Please rate the clarity and organization of this paper

Good
Please comment on the reproducibility of the paper. Please be aware that providing code and data is a plus, but not a requirement for acceptance.

The submission does not provide sufficient information for reproducibility.
Do you have any additional comments regarding the paper’s reproducibility?

No details about the network architecture or training setup have been provided.
Please provide detailed and constructive comments for the authors. Please also refer to our Reviewer’s guide on what makes a good review.
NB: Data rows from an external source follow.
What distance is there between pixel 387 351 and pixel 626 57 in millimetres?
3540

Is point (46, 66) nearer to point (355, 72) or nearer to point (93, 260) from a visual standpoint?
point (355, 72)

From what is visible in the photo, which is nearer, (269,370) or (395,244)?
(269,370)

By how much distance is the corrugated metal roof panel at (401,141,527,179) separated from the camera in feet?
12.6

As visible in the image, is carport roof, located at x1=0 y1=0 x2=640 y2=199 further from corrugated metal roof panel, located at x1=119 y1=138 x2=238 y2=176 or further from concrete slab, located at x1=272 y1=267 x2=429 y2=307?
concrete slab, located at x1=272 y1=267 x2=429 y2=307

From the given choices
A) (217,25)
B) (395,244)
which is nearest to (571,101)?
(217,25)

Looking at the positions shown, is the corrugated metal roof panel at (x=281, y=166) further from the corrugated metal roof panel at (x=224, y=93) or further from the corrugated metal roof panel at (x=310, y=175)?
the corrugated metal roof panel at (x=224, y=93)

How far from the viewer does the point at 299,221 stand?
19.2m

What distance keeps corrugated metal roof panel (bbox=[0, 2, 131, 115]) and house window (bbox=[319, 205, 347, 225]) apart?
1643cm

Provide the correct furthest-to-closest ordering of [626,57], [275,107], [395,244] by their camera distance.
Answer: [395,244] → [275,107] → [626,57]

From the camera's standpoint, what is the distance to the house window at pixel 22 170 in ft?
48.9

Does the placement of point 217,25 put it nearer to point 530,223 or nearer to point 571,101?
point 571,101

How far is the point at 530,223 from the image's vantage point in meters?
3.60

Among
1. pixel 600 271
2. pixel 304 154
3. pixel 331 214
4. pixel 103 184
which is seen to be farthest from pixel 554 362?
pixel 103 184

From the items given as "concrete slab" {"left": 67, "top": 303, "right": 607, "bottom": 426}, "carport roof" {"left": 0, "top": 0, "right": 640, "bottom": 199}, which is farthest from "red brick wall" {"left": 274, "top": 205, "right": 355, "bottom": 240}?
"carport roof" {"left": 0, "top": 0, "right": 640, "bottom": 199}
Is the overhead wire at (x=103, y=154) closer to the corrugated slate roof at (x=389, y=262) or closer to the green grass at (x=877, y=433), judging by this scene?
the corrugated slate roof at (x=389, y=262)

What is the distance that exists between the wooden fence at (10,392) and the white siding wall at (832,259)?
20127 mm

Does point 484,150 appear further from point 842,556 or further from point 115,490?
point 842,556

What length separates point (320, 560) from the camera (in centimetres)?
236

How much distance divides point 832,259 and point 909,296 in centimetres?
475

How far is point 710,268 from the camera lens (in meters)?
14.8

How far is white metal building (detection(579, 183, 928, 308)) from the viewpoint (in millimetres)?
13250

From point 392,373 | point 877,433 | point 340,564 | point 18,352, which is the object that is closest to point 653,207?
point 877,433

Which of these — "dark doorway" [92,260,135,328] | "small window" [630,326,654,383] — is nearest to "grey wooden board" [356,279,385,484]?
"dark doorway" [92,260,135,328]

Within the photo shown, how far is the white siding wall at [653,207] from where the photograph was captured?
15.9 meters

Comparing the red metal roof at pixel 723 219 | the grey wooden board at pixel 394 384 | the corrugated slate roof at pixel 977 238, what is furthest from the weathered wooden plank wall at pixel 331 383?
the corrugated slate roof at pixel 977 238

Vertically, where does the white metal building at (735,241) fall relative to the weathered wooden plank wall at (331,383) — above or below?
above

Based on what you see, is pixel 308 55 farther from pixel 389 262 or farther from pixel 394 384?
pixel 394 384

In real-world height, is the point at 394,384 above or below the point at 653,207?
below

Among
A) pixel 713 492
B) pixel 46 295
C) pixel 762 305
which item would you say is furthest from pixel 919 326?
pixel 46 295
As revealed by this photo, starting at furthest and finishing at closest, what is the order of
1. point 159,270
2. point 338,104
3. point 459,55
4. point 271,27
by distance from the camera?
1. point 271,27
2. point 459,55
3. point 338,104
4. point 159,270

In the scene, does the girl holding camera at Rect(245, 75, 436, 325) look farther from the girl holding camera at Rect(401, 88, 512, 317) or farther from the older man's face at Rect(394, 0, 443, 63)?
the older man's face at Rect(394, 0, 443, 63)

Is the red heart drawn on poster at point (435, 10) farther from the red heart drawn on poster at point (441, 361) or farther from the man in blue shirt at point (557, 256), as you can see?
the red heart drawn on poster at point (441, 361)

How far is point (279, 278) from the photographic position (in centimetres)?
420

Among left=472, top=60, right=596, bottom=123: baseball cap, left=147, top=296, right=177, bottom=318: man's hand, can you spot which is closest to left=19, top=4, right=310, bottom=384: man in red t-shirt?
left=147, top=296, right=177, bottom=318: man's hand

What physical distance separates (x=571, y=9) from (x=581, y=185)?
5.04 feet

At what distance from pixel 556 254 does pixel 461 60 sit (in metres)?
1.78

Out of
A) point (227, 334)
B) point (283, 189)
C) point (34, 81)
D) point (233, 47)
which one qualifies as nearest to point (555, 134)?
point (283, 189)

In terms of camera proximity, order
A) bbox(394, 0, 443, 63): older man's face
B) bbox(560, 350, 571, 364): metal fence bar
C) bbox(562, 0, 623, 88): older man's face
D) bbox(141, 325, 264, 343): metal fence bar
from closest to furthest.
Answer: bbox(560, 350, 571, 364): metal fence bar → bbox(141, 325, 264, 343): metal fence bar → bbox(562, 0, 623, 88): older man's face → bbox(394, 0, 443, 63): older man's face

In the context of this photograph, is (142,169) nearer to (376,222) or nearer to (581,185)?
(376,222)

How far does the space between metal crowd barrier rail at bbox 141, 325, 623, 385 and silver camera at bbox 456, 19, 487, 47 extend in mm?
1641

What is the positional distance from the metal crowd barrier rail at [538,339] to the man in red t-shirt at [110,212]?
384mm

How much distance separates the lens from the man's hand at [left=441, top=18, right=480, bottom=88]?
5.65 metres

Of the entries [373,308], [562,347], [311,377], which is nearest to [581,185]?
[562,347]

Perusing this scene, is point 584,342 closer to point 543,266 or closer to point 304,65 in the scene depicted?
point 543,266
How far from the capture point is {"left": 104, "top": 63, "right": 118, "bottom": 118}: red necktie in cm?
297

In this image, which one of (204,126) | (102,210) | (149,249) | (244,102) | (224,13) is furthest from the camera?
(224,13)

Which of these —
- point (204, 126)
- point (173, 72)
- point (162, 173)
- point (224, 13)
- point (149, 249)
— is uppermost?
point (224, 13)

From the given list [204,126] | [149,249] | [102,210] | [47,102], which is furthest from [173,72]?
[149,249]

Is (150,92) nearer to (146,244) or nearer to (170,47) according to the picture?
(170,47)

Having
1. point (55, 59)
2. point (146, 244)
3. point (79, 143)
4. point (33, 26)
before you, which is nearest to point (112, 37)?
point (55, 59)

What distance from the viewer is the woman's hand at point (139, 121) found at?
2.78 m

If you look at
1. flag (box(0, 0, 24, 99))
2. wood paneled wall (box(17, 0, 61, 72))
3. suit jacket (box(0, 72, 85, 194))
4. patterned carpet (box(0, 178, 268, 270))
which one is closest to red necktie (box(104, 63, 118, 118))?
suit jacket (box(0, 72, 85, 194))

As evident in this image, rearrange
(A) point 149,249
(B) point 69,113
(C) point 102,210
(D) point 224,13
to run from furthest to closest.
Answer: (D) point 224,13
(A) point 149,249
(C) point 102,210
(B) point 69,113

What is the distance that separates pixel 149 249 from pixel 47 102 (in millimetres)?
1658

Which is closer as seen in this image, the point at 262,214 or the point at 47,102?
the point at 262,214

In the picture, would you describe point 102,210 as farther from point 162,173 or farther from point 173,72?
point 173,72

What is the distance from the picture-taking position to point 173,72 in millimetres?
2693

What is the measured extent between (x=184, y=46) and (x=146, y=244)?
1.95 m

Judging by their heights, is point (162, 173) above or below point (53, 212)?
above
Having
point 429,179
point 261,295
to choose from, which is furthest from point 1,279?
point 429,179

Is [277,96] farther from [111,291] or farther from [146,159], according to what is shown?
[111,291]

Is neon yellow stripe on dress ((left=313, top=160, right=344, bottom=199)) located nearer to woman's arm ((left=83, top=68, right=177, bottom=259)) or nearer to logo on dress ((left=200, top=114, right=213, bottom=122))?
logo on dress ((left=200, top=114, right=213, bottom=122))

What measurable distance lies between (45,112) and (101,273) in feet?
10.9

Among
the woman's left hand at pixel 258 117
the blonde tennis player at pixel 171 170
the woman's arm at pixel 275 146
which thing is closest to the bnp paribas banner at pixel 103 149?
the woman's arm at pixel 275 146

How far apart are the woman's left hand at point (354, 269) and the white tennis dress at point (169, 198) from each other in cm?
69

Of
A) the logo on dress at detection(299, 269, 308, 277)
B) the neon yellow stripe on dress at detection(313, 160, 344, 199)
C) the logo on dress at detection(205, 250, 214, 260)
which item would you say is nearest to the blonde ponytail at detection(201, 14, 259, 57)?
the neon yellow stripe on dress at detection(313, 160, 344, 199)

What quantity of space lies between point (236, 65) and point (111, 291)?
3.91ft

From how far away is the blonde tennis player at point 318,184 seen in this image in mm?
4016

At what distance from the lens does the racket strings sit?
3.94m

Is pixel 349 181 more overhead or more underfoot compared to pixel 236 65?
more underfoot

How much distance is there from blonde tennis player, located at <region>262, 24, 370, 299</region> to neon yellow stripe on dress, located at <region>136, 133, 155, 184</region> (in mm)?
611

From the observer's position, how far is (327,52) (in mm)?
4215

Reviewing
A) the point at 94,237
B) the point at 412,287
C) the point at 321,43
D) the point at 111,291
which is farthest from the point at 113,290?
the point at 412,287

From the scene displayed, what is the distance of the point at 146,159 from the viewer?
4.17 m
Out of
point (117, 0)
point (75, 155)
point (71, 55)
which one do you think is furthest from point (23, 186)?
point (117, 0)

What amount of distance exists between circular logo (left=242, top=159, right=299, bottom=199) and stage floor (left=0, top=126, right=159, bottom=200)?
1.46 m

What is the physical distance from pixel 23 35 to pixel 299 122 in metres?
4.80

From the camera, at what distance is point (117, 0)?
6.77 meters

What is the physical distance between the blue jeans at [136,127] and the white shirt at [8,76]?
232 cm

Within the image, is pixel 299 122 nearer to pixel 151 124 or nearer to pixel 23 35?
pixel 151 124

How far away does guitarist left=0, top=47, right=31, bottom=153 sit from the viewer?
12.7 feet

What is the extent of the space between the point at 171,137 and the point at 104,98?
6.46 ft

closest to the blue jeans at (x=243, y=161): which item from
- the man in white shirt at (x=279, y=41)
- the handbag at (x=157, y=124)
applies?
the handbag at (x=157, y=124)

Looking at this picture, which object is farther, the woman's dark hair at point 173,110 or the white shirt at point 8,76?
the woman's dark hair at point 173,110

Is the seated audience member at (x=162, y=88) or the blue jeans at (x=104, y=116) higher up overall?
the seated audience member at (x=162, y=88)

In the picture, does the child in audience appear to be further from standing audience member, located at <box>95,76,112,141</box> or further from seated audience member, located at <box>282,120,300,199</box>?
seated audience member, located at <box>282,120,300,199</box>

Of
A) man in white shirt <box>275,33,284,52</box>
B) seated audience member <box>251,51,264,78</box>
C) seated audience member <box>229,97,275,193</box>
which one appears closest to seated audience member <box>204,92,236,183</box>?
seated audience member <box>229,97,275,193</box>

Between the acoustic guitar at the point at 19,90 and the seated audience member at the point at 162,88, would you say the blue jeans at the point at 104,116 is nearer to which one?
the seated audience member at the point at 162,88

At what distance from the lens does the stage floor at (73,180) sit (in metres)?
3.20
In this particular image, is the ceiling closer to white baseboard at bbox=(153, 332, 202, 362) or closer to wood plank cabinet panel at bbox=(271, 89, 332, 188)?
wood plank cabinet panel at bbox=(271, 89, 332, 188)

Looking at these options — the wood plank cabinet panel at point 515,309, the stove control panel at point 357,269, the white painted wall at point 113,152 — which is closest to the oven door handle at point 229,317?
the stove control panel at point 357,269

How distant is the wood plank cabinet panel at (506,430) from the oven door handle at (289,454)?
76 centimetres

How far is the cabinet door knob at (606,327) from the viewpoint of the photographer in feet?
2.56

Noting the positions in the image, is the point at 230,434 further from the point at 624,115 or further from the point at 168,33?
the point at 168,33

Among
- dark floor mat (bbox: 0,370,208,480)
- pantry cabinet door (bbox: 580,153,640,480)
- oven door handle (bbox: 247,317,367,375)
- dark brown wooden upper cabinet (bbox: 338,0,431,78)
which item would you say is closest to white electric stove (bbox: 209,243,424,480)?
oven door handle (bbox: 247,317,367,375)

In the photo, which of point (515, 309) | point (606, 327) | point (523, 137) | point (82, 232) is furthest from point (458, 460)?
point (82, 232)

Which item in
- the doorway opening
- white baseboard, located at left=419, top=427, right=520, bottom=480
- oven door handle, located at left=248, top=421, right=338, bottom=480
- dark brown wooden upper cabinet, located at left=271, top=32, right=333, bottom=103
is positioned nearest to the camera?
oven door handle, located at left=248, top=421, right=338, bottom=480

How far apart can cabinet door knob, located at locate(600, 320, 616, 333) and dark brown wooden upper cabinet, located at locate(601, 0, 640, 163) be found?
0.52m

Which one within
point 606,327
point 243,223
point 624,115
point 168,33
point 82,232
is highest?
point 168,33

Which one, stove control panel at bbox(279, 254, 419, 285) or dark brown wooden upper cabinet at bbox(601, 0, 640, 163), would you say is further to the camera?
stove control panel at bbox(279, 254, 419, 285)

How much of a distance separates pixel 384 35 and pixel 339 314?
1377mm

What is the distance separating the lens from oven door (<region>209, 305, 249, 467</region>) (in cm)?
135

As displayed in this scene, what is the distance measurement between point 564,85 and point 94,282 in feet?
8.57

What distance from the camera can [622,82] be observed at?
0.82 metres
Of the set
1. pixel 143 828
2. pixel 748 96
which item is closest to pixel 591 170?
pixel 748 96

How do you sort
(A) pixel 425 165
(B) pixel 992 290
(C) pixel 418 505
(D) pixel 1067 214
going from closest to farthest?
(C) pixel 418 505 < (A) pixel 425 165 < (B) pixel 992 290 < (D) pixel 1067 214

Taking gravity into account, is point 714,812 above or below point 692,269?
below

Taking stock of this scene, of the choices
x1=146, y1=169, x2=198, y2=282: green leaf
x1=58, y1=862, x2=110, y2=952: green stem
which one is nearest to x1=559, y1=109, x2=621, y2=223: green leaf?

Pay specific attention to the different assessment criteria for the different paper categories (MIC, CAI, Clinical Translation of Methodology, Health Equity): https://conferences.miccai.org/2024/en/REVIEWER-GUIDELINES.html
In the era of deep learning, confounding bias has a major role. I appreciate the authors raising awareness and trying to help practitioners by proposing a score to quantify to which extent the predictions of a model are biased. Unfortunately, the paper has major flaws that prevent me from recommending acceptance at MICCAI.

First, the paper does not discuss related metrics to quantify bias adequately. There is a ridge literature on metrics to quantify bias in the literature on fairness in machine learning (e.g. https://ojs.aaai.org/index.php/AAAI/article/view/11564; https://arxiv.org/abs/2207.11385). It is unclear what the proposed Con-score provides that existing quantitative scores are lacking.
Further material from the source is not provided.